We can sum all this up in the proposition that the categorical imperative determines the concept of duty solely as regards its form. It states only what duty as such is and consequently what all duties have in common. But it contains nothing to show how the particular duties determined by it are materially different from each other. Yet we ought not to imagine that this purely formal character of the categorical imperative as the law of duty is identical with the property envisaged by those who describe as formal both the principle of Kant’s ethical theory and consequently this theory itself in distinction from other systems of morality.

Here we find the first misinterpretation of the categorical imperative—the view that this necessarily confines moral philosophy to stating what the concept of duty is simply as regards to its form and makes impossible the articulation of particular duties that are materially different. Every doctrine of duties, if it is based on any principle at all, must begin by stating in what duty consists—i.e. by stating what is the concept of duty simply as regards to its form. If we say, for example, that duty consists in performing the actions required to realize the happiness of the greatest number, we have determined the concept of duty simply as regards to its form. This special characteristic may be described—negatively—as the assertion that if we are to discover the concept of duty, we must abstract, not merely from all the matter of duty, as is obvious, but also—as it not so obvious—from all the matter of the will; that is from all purposes or ends.

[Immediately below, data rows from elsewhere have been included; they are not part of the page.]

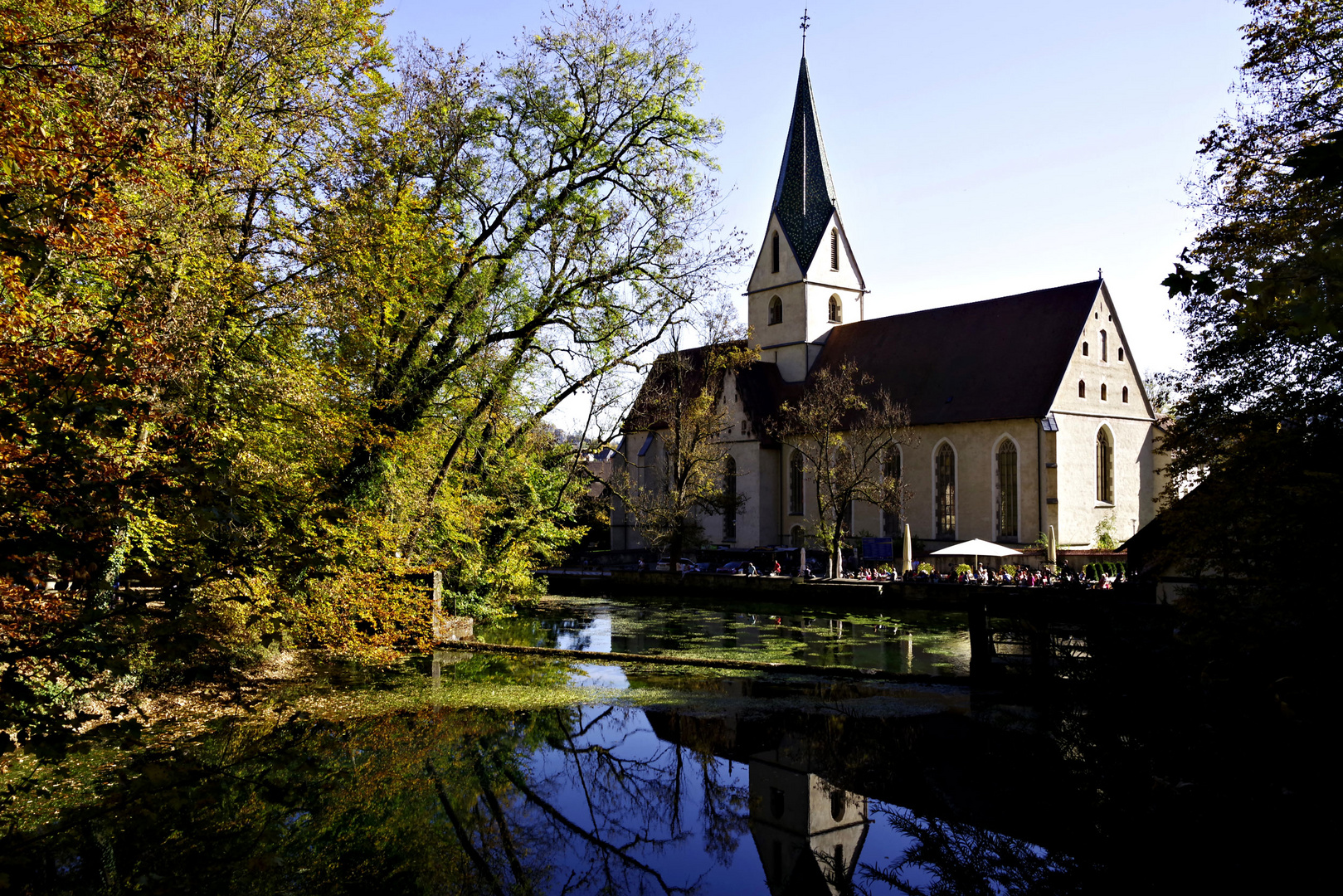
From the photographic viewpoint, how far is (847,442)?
38.9 meters

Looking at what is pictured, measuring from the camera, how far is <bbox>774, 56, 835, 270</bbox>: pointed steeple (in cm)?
4941

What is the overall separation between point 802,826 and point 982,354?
36.0 m

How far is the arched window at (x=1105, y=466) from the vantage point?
38.8 metres

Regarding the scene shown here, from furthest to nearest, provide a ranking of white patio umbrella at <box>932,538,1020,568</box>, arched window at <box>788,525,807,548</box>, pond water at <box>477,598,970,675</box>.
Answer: arched window at <box>788,525,807,548</box>
white patio umbrella at <box>932,538,1020,568</box>
pond water at <box>477,598,970,675</box>

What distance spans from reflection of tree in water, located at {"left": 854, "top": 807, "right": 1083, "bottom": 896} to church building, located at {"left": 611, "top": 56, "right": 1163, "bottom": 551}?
31.1m

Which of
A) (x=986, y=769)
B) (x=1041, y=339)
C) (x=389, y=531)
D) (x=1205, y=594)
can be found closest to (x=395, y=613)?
(x=389, y=531)

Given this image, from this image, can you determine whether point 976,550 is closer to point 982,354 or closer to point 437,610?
point 982,354

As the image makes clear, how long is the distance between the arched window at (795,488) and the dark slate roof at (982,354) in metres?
5.67

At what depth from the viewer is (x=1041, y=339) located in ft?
129

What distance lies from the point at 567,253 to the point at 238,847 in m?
12.6

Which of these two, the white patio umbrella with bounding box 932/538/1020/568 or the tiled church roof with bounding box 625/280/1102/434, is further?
the tiled church roof with bounding box 625/280/1102/434

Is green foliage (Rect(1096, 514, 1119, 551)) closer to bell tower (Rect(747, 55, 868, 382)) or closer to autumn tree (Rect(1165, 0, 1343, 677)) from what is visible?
bell tower (Rect(747, 55, 868, 382))

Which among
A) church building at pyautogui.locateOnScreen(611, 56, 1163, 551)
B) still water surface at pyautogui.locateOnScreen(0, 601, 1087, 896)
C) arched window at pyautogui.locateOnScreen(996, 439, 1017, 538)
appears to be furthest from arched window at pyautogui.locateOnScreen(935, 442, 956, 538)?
still water surface at pyautogui.locateOnScreen(0, 601, 1087, 896)

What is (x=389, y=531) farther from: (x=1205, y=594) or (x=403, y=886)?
(x=1205, y=594)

Naturally, if anyone intends to realize something tat he has made the end of his action, it is necessary that he should adopt the means adequate to realize it. But such necessity is a conditioned one (hypothetical, not categorical); and it contains no immediate law for his will since he must already will something definite before he can become subject to this necessity. “Yes,” it may be replied, “we must naturally being with some final end. This is already stated by Aristotle. And just as naturally such an end must possess some kind of necessity for the human will.”

“We are not to infer,” John Stuart Mill says, “that it is acceptance or rejection must depend on blind impulse or arbitrary choice.” (U. 1) But if, with Aristotle and Mil, we take happiness as the final end on which we may hope to find all men agreed, can we then say that there is for man an unconditioned command to make his own happiness his end? Even if he may in fact always make it his end, no one can say that this inevitably to found in experience is the necessity of characterizing a demand in virtue of which man has the duty of adopting this end. And is it not at least conceivable that it may be both possible and necessary for the will of man to subordinate the end of his own happiness to a higher condition of his actions?

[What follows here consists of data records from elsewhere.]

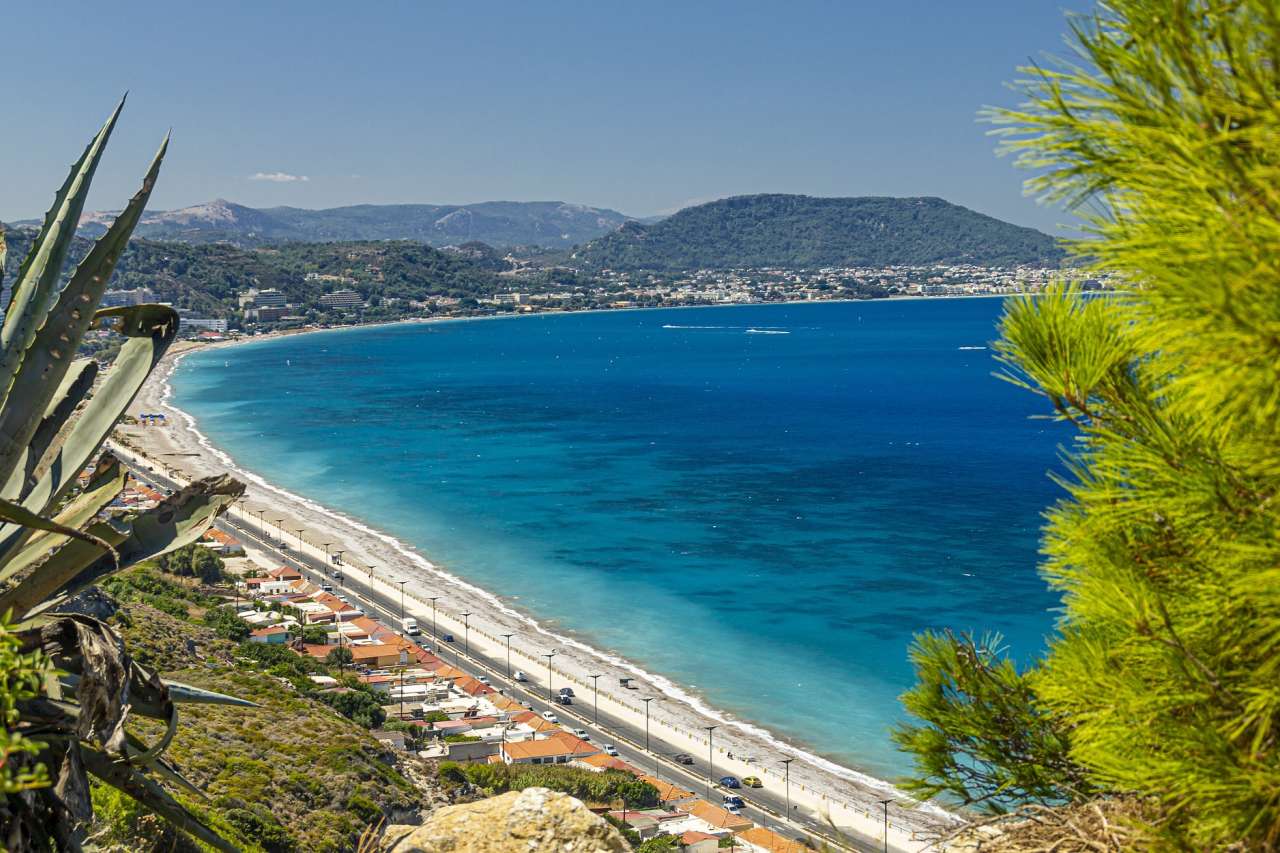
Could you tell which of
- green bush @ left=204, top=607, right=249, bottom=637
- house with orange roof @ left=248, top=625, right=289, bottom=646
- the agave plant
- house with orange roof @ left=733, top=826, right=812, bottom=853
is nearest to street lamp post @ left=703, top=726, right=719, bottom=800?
house with orange roof @ left=733, top=826, right=812, bottom=853

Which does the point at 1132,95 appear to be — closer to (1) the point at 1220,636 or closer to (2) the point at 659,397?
(1) the point at 1220,636

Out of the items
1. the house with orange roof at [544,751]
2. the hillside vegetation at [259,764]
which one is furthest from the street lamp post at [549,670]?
the hillside vegetation at [259,764]

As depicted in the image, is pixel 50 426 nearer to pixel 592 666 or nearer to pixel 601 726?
pixel 601 726

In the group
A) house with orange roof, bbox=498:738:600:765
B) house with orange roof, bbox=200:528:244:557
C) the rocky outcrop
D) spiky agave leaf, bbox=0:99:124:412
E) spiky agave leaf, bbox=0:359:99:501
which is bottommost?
house with orange roof, bbox=200:528:244:557

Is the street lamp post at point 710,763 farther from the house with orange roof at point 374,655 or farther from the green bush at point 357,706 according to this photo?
the house with orange roof at point 374,655

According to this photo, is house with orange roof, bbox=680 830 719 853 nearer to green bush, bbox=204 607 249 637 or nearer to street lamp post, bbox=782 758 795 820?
street lamp post, bbox=782 758 795 820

Suppose one answers, “Yes, admittedly there must be an end necessary in and for itself—that is, necessary for the will of every rational being independently of all subjective conditions—and end which alone supply the ground for an unconditioned demand that it be adopted.” The question then arises: in what way is it possible for us to have such an end? If we assume that man by nature can have no ends conflicting with the end that is necessary in itself, then clearly he can be subject to no command at all about the decision of his will: his will must always of itself have this highest good as its object. In that case there can be no question of duty.

If we admit, on the other hand, that he can decide to act contrary to this end which is necessary in and for itself, there must be, even beyond this highest end, a motive which can move him to do what he does not already do of himself—namely to make this end his own. He would then need to have above this highest end, a still prior end by which he would be required o take as his end what was good in and for itself. But such a prior end contains a contradiction; for all possible ends must be naturally subordinated to the end which is by definition the highest. Hence along this line we could produce neither a categorical nor a hypothetical imperative for adopting the end on which the whole necessity of human action is supposed to be dependent. We should be left merely with a choice between a will that was infallibly good and a will that could not even be asked to be good at all.

It is purely analytic considerations like these that ought to be adduced if we want to understand the real motive which led Kant to what constitutes the strictly formal character of his ethics. This character is to be found in the fact that in place of some previously given end—that is, in place of some matter of the will—Kant asserts that the mere form of maxims (that is, of the subjective principles of our arbitrary choice), so far as this fits them for the making of a universal law, is what determines duty as regards to its form.

After what has been said, there should be no need to explain further why in this statement the word “form” occurs twice. The form which fits maxims for the making of universal law—whatever may be their matter, that is their end—is here identified with that demand by which alone an imperative can have the character of being categorical, or in other words, by which duty is determined as regards to its form. If in the language of this abbreviation we call this imperative “formal,” this does not mean that it has no content. It has precisely the content we have just adduced; and we cannot infer conversely that because the categorical imperative has in fact a content, therefore Kant must be in error when he maintains that only the form which fits maxims for the making of laws can supply a universally valid ground for determining our will.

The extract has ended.